The Punjab government once again deprived the cricketers of the old Lahore by allowing construction of a sports complex on a plot near to Greater Iqbal Park which was used by about 18 cricket clubs.

It was the venue for the net practice of the old cricket clubs of old Lahore and most of them were working there since 1947. The Punjab government had uprooted the pitches of all 18 cricket clubs from the Iqbal Park five years back to build Greater Iqbal Park. After the completion of the new park, the Punjab government had laid nine pitches for the cricket clubs just last year, enabling the clubs to resume their activities. But last week, the government again ruined the pitches to build a sports complex.

Former ICC umpire Mian Aslam, who is also among the affected people as he ran the Muslim Gymkhana there for many decades.
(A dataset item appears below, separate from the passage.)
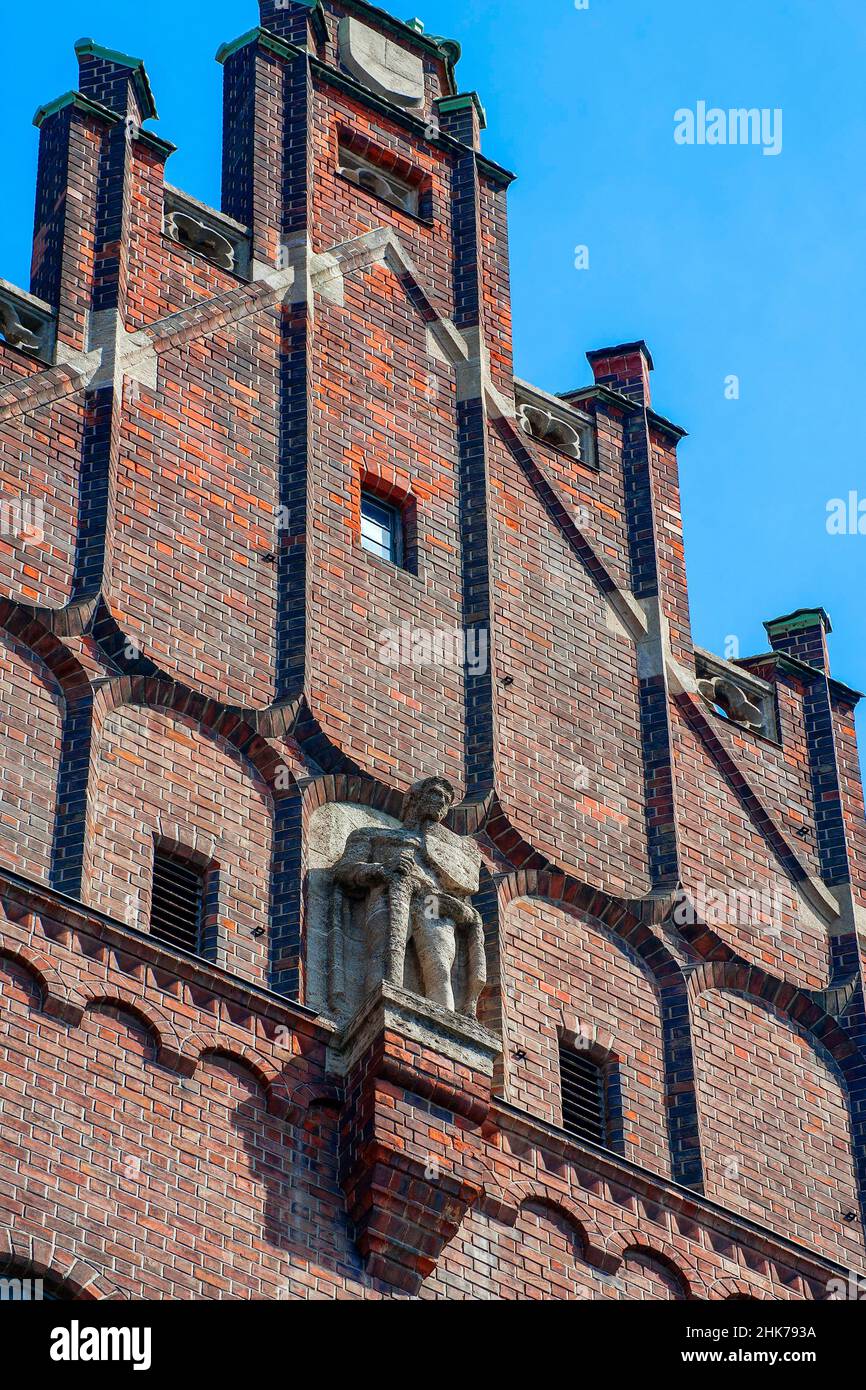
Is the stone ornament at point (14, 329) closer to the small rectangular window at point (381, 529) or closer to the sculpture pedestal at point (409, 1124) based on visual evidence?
the small rectangular window at point (381, 529)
He says Rs2.3m were spent by the stakeholders, including the Sports Board Punjab, to lay nine pitches last year but now these pitches have again disappeared, depriving hundreds of cricketers of the old city areas to continue their net practices.

“The cricket clubs from the erstwhile Minto Park have produced great cricketers like Hafeez Kardar, Fazal Mahmood, Imtiaz Ahmad, Mudassar Nazar, Saleem Malik, Aamir Sohail and many others. Instead of declaring these clubs as historical monuments, the government is playing with the interest of the cricketers,” Mian Aslam says. He adds there is no cricket venue left for the cricketers from Shahdara to Chauburji areas now after the government’s plan of sports complex.

The Lahore Region has won Under-16 National Cricket Championship, an event of the Pakistan Cricket Board (PCB), by defeating Karachi by five wickets at the Gaddafi Stadium.

Waqar Younus inaugurated the final while chief selector of national cricket team, Inzamamul Haq, came to grace the final and award the prizes.